Trascrivi senza alcuna modifica il tratto dell'intervista a Damiano Gavino che va da "L’appuntamento con Damiano" fino a "attore classe 2001.".

Testo di lettura:
____________

L’appuntamento con Damiano Gavino è in tarda mattinata nella nostra redazione. Arriva puntuale con il suo ufficio stampa che non lo molla un attimo. È vestito casual, felpa nera e blue jeans. Lo presento ai colleghi e alle colleghe della redazione, alcune di loro sono sue fan .”Mi fa piacere quando le persone si emozionano nel vedermi dal vivo. È una cosa che trasmette molto affetto, gratitudine e di conseguenza la provi anche tu nei loro confronti” dice timidamente il giovane attore classe 2001.
Scoperto da Alessandro D’Alatri nella prima serie di Un professore con Alessandro Gassman e Claudia Pandolfi (la seconda stagione diretta da Alessandro Casali, prodotta da Rai Fiction e Banijay Studios Italy, andrà dal 23 novembre in prima serata su Rai 1) Gavino è stato scelto da Ferzan Ozpetek per il suo ultimo film Nuovo Olimpo. “Al provino però non sapevo che il mio personaggio fosse ispirato proprio a lui, naturalmente non mi era stato detto. Poi quando l’ho scoperto mi sono guardato subito intorno e ho iniziato ad osservarlo tantissimo” racconta l’attore che è sotto le luci della ribalta proprio grazie al film del regista turco.
Come sta vivendo questo momento di notorietà?
Per ora bene perchè riesco a vivere ancora il mio privato tranquillamente. Prima di fare questo lavoro ero a mia volta fan di altri attori, attrici, dell’arte in generale. Grazie all’affetto della gente percepisci che il tuo lavoro ha portato qualcosa nella vita degli altri. Certo la sceneggiatura del film non l’ho scritta io, però ho cercato di dare vita, nel miglior modo possibile, a qualcuno nel quale il pubblico si può riconoscere.
Le sarebbe piaciuto scrivere anche la sceneggiatura?
Più o meno. Prima non avrei mai avuto il coraggio di intraprendere una strada del genere. Sono sempre stato uno che ha bisogno di sentirsi sicuro per affrontare una sfida. Miglioro giorno dopo giorno su questo aspetto. Questo non è un lavoro che ti dà così tante sicurezze. Se non avessi fatto l’attore per puro caso avrei voluto avere a che fare con il dietro le quinte.
Da grande non avrebbe voluto fare l’attore, quindi?

____________

Voci elencate:
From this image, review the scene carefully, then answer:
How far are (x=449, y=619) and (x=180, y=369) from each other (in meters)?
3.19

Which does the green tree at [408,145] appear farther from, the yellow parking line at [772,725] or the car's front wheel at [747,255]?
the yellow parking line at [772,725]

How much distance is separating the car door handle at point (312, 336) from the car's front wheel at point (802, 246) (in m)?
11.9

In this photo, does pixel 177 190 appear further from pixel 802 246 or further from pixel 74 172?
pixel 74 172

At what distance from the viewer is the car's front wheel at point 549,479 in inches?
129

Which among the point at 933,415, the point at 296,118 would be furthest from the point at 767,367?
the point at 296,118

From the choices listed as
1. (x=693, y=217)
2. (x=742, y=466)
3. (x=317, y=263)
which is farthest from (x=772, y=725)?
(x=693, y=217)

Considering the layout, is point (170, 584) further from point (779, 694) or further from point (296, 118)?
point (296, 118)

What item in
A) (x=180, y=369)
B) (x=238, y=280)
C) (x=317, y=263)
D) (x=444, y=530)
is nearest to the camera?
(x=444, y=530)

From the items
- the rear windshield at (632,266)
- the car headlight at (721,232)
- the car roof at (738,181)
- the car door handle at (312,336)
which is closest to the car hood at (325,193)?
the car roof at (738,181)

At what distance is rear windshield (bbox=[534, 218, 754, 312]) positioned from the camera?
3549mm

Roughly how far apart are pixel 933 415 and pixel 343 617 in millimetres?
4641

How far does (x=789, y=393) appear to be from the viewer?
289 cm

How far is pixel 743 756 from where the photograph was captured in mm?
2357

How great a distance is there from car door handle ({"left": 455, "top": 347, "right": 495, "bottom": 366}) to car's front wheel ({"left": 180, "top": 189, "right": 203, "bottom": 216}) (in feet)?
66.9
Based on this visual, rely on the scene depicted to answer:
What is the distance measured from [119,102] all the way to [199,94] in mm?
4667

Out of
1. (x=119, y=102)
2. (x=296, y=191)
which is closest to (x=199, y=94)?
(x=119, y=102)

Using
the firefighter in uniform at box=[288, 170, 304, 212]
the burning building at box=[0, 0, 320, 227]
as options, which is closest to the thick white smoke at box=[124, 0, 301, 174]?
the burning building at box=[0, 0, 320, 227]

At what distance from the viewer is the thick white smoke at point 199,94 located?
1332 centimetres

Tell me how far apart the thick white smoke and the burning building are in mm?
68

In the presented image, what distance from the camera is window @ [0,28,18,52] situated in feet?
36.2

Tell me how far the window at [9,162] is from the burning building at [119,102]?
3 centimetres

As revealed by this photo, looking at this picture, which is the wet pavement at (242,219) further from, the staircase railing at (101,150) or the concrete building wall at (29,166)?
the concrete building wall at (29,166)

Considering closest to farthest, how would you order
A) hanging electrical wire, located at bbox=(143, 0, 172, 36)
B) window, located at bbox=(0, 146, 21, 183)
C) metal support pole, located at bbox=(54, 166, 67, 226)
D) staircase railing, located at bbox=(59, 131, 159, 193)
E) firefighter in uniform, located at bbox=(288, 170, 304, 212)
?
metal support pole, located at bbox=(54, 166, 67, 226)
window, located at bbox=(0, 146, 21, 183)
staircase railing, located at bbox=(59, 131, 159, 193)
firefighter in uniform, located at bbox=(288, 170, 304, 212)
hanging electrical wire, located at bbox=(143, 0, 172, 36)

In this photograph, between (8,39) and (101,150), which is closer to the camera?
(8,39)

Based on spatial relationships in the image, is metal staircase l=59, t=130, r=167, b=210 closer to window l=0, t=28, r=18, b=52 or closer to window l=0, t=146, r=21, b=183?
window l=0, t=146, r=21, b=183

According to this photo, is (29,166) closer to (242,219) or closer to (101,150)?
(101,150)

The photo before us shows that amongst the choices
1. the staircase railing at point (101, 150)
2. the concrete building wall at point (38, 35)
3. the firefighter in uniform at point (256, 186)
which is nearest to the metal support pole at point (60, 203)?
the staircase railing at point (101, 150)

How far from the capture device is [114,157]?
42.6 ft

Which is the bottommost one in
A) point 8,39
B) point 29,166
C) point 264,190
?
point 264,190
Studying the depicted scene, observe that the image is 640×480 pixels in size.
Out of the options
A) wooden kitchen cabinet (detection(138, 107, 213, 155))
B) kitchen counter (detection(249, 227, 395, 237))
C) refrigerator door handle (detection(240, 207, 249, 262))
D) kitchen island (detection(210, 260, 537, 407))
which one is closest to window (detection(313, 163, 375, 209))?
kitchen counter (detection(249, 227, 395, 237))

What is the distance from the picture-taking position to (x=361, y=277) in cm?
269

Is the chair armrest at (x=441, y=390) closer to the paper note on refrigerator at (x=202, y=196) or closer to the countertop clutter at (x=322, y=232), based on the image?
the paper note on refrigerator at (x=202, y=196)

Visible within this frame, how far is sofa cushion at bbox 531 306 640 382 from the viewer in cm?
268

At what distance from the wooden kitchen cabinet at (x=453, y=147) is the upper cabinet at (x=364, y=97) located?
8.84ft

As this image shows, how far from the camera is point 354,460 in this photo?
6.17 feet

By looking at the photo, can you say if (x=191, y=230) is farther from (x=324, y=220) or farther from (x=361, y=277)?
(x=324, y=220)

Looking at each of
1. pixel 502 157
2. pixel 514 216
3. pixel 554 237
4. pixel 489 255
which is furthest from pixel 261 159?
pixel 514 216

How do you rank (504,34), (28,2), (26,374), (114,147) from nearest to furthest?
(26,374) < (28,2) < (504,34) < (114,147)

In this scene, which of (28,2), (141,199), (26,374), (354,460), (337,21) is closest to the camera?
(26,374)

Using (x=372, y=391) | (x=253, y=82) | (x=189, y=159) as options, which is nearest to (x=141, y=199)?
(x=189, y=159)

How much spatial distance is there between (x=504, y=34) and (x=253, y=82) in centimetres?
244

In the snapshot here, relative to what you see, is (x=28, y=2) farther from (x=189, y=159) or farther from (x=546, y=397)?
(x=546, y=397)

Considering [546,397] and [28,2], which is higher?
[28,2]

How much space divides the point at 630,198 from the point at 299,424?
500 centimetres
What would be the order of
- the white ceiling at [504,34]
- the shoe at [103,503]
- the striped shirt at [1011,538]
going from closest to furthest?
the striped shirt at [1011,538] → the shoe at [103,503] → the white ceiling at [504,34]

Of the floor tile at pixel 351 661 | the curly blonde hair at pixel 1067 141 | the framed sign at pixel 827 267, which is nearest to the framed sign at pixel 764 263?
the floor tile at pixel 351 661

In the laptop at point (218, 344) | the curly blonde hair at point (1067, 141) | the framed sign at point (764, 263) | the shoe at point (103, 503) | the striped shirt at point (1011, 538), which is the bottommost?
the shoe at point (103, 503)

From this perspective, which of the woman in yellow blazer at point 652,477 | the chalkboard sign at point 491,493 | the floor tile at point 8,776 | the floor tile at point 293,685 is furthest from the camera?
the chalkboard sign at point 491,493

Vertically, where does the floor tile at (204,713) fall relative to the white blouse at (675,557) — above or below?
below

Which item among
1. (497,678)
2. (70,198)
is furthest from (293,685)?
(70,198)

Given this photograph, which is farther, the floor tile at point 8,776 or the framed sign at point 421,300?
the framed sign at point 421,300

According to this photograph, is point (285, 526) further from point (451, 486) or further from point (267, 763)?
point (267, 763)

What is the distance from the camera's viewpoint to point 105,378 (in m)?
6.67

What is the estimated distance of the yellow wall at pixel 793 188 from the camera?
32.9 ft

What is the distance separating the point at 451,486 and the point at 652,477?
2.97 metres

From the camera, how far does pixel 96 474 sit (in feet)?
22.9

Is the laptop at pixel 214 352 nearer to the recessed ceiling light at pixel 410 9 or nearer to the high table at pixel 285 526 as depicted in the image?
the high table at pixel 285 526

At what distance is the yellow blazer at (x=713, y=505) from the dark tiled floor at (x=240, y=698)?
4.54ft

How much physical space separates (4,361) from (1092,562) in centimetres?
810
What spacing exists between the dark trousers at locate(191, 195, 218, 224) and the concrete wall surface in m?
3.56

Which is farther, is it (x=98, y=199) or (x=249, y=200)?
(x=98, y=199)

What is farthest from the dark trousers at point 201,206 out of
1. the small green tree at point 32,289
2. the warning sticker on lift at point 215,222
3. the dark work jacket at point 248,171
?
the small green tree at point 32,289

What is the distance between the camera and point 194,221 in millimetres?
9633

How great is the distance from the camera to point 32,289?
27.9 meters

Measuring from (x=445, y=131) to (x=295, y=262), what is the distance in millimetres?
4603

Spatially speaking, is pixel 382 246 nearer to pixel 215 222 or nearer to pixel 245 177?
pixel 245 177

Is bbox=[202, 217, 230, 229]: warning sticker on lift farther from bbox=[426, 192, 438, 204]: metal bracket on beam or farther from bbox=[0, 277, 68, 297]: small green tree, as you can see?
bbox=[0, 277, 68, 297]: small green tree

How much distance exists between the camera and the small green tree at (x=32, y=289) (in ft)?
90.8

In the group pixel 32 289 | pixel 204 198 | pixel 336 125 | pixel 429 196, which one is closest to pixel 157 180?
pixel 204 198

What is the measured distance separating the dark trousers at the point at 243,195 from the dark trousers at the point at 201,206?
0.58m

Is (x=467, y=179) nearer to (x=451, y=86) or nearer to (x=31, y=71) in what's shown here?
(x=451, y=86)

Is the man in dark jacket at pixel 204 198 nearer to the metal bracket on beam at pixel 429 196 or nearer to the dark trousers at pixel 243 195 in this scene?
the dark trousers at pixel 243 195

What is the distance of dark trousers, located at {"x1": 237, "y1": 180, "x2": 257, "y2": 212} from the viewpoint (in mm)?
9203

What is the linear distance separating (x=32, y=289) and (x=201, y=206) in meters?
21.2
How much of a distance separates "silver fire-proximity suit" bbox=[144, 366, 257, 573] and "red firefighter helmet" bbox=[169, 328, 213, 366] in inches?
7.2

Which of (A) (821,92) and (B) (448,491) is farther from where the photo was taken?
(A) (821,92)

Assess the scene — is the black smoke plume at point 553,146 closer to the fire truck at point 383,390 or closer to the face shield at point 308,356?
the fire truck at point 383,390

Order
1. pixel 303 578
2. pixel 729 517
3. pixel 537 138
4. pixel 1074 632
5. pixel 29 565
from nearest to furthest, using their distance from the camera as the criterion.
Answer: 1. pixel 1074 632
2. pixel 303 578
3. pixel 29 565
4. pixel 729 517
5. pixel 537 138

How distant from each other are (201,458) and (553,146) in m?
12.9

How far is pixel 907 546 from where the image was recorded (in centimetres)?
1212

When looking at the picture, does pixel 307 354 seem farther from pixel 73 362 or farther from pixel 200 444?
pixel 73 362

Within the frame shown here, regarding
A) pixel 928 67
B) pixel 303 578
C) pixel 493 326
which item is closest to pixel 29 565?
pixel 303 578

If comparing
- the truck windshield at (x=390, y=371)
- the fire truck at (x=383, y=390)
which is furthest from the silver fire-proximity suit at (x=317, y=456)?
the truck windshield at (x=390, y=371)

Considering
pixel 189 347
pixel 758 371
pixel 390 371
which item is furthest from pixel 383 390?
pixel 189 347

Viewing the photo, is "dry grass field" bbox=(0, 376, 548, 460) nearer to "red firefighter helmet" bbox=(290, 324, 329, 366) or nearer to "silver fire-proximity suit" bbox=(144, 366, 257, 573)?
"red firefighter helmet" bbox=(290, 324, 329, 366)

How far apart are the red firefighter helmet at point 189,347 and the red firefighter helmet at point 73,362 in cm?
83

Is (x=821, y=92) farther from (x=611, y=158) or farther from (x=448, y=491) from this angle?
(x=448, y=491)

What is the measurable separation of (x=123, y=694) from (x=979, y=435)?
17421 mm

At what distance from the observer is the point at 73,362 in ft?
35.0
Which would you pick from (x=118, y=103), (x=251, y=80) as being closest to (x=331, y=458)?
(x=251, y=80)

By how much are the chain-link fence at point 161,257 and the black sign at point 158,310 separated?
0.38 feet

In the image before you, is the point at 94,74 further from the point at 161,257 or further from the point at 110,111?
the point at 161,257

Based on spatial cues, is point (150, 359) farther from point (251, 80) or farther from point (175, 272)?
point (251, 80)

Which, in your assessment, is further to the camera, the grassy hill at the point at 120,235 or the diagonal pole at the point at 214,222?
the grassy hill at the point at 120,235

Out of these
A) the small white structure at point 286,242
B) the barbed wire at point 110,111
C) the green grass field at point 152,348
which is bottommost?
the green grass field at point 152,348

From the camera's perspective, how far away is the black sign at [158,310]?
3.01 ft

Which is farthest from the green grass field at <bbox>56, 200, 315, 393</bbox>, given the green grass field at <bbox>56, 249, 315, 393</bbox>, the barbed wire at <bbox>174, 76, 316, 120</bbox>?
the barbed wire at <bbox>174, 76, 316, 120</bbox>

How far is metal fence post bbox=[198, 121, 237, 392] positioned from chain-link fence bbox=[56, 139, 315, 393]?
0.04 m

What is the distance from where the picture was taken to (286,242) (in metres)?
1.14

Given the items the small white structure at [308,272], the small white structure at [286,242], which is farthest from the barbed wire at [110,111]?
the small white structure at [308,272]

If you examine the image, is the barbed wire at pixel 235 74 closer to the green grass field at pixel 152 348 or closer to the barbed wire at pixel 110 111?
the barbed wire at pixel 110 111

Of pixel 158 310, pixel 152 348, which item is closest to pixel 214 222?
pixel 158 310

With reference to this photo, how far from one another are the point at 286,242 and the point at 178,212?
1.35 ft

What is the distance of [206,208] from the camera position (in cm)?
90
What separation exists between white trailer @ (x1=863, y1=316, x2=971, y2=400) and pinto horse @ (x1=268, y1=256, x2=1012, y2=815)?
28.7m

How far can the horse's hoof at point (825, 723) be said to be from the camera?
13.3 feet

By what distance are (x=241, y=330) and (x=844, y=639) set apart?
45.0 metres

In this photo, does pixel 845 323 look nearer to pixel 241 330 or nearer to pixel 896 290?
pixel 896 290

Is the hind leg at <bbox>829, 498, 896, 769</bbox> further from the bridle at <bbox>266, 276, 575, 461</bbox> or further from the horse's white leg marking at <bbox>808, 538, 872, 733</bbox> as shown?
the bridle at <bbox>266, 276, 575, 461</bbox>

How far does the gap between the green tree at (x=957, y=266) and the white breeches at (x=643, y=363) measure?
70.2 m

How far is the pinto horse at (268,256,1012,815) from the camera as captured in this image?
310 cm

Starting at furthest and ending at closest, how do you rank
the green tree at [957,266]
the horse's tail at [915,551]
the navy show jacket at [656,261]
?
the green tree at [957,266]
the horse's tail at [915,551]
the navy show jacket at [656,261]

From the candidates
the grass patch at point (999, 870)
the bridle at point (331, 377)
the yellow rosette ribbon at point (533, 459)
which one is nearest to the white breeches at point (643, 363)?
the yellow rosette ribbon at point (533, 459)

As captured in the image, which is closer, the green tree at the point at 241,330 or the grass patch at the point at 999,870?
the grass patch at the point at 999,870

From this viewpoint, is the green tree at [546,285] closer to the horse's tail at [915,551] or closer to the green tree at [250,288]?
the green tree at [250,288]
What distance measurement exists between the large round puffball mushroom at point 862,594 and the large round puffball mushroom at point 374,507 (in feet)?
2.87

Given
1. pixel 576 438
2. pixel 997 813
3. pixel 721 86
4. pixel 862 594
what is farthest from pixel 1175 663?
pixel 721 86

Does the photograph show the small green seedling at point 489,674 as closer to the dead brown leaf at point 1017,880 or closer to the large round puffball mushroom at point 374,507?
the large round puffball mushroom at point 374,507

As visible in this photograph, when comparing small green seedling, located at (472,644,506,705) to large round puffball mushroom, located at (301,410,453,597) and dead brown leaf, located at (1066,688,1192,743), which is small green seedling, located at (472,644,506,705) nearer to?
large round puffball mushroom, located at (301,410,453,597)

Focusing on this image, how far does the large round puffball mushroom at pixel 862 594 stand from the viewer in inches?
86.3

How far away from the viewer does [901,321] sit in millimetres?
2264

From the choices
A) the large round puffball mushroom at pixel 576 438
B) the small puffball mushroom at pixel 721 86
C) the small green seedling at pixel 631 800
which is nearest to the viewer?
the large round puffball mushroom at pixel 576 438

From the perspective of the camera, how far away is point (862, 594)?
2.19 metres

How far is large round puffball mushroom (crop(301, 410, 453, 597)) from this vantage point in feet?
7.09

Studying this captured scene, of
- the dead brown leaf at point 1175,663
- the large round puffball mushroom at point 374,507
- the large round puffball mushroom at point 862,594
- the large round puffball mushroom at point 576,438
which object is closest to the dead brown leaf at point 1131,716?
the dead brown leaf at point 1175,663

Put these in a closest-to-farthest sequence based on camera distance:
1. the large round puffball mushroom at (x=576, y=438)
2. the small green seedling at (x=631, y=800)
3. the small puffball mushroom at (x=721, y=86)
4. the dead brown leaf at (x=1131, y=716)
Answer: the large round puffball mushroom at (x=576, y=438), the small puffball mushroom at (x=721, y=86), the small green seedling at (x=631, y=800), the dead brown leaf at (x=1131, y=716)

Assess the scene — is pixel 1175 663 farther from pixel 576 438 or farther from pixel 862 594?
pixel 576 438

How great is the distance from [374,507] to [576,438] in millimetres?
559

____________

Risposta completa:
L’appuntamento con Damiano Gavino è in tarda mattinata nella nostra redazione. Arriva puntuale con il suo ufficio stampa che non lo molla un attimo. È vestito casual, felpa nera e blue jeans. Lo presento ai colleghi e alle colleghe della redazione, alcune di loro sono sue fan .”Mi fa piacere quando le persone si emozionano nel vedermi dal vivo. È una cosa che trasmette molto affetto, gratitudine e di conseguenza la provi anche tu nei loro confronti” dice timidamente il giovane attore classe 2001.